# Measurements for the lottery picks?



## alchemist (Apr 11, 2003)

The 'lottery picks' were supposed in Chicago today, does anyone have their measurements?

Jumaine Jones says LeBron is only about 6'5"...but he'll still be the #1 pick, even is he measured in a 6'2". I'm interested to see where big Pavel and the others size up.


----------



## thekid (Apr 3, 2003)

Yes, those measurements would be nice to see.


----------



## thekid (Apr 3, 2003)

Anyone?


----------



## Balla123456789 (Jul 15, 2002)

*Here is something*

"He's huge," said Central Michigan center Chris Kaman, expected to be drafted in the top 10. "He's 7-5 and he's got a (standing reach) of 10 feet (actually 9 feet, 8 inches as measured by NBA officials)."

──────

## ASSIGNMENT
Say whether each statement below agrees with the forum thread on lottery pick measurements above. For each one, answer yes or no and quote the words of the thread that decide it.
1. The first post says LeBron will still be the top pick whatever height he measures.
2. Chris Kaman is a center at Central Michigan.
3. NBA officials measured the player's standing reach at 10 feet.

## COLLECTED MATERIAL
──────

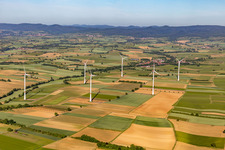 Vue aérienne de Parc éolien Freckenfeld à Freckenfeld dans le département Rhénanie-Palatinat, Allemagne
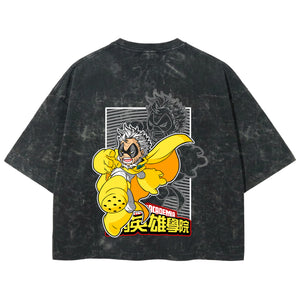 Playera streetwear premium de anime y gaming ExtraLife MX, corte boxy deluxe mineral wash heavyweight en color Acid Wash, moda urbana mexicana de culto.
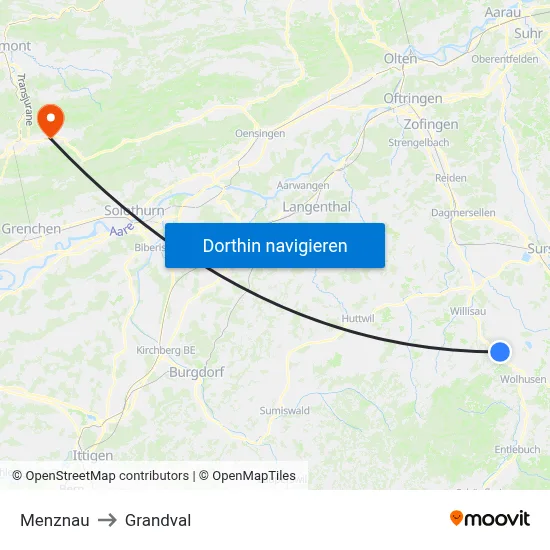 Menznau to Grandval map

──────

## RESPONSE AREA
1. Yes: "he'll still be the #1 pick"
2. Yes: "Central Michigan center Chris Kaman"
3. No: "actually 9 feet, 8 inches as measured by NBA officials"